This is important for many businesses, but is especially critical for cloud or managed service providers who provide a platform for multiple organisations. In these cases, an outage or performance issue can have devastating results, not only for a provider’s reputation but also for its bottom line.
This reality has hit home for customers of Dimension Data in Australia (see http://forums.theregister.co.uk/forum/1/2014/07/04/dimension_data_in_cloud_outage/ ). It’s hard to know exactly what went on but Data Dimension has been quite open in admitting it suffered an outage on its EMC storage implementation. The result was no service to customers for more than 24 hours – OUCH!
Sadly this is an all too common occurrence for storage architectures being implemented in “cloud” data centres, but it doesn’t have to be this way.
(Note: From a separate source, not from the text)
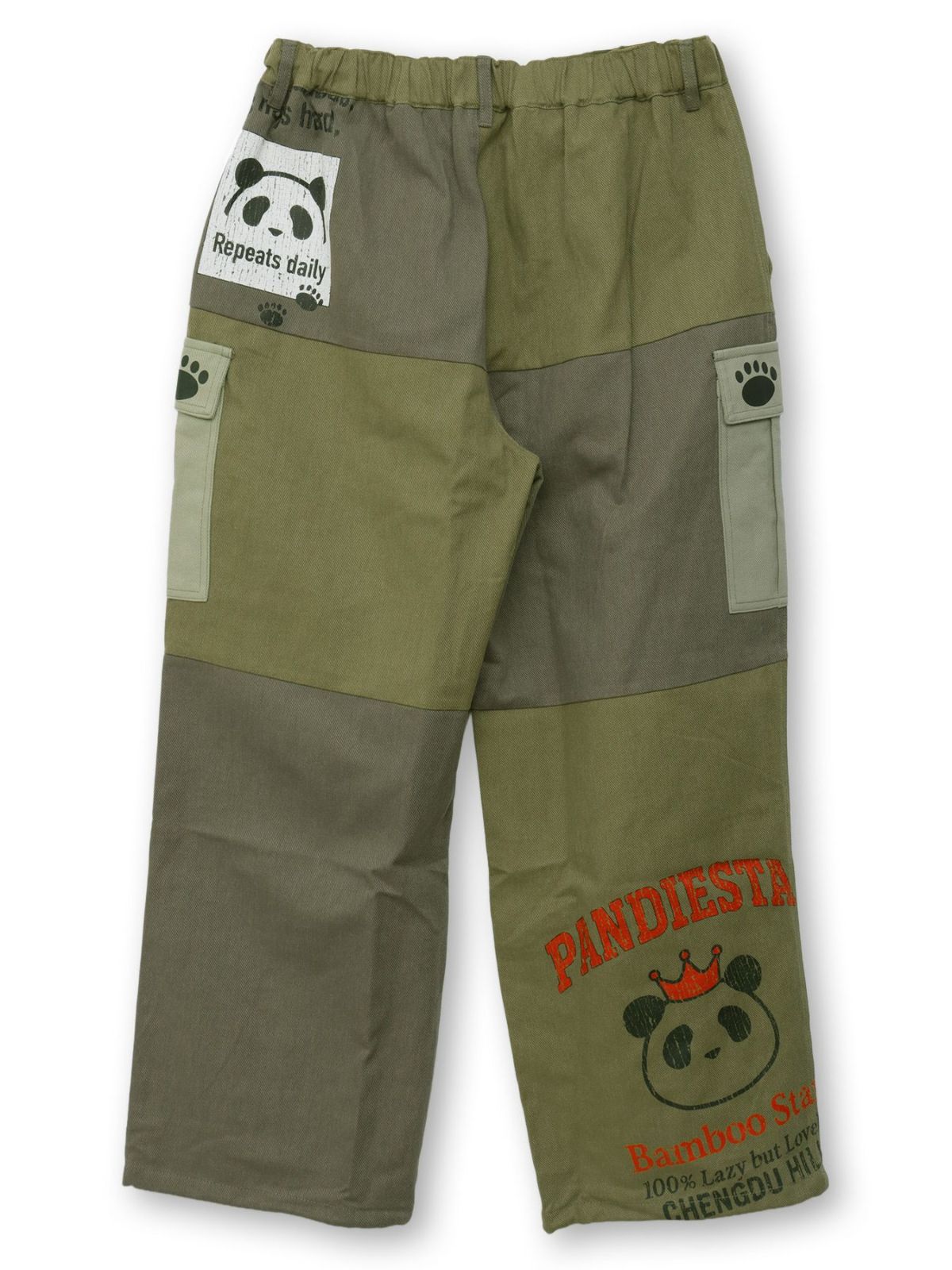 【PANDIESTA JAPAN】リメイク風切替BIGシルエットワイドカーゴパンツ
The two most common causes of storage failures in enterprise data centres are:
1. Human error (e.g. knocked cable, wrong controller rebooted, wrong drive pulled);
2. Drive failure, either a RAID rebuild or multiple failures causing outage.
Both of these scenarios are entirely avoidable through the realisation of true zero-touch storage. The storage industry has done a fantastic job of conditioning storage buyers and administrators into believing hard disk failure and subsequent replacement is entirely acceptable and poses no risk. This couldn’t be further from the truth.
I myself have worked (many, many years ago) as a storage field engineer and I’ve seen, heard and (I have to confess) been involved in horror stories involving either human error or multiple drive failures resulting in outage and/or data loss. It doesn’t have to be this way.
A trend is emerging of all flash array vendors arguing these issues can easily be solved by moving to an all SSD/flash architecture, but they forget to mention the same problem can easily occur again. Don’t believe the hype that says “there’s no moving parts so there’s nothing to fail”. The truth is all drives have the ability to fail, spinning or non-spinning. The only way to avoid drive failure is to have the ability to repair drives in-situ with no impact on the workload.
The ideal storage for cloud providers is something that is:
1. Truly zero-touch. Many cloud and managed service providers have remote or even third-party data centres – wouldn’t it be nice if they never had to go near a storage array?
2. Consistent. Storage should give consistent performance and reliability regardless of its utilisation. It should give the same performance at 99% capacity utilisation as it does at 1%.
3. Scalable. You shouldn’t have to buy a 500 disk monster array upfront to get predictable performance, neither should you have to suffer when you add an extra shelf of disks.
4. Commercially viable. At the end of the day, it’s key predictability and reliability doesn’t come a cost that breaks the business model of the service provider.
The good news for cloud providers is that it’s already here. It’s true that not all storage is created equal but that doesn’t mean the right storage for cloud providers doesn’t exist. All they have to do is take the time to look for it.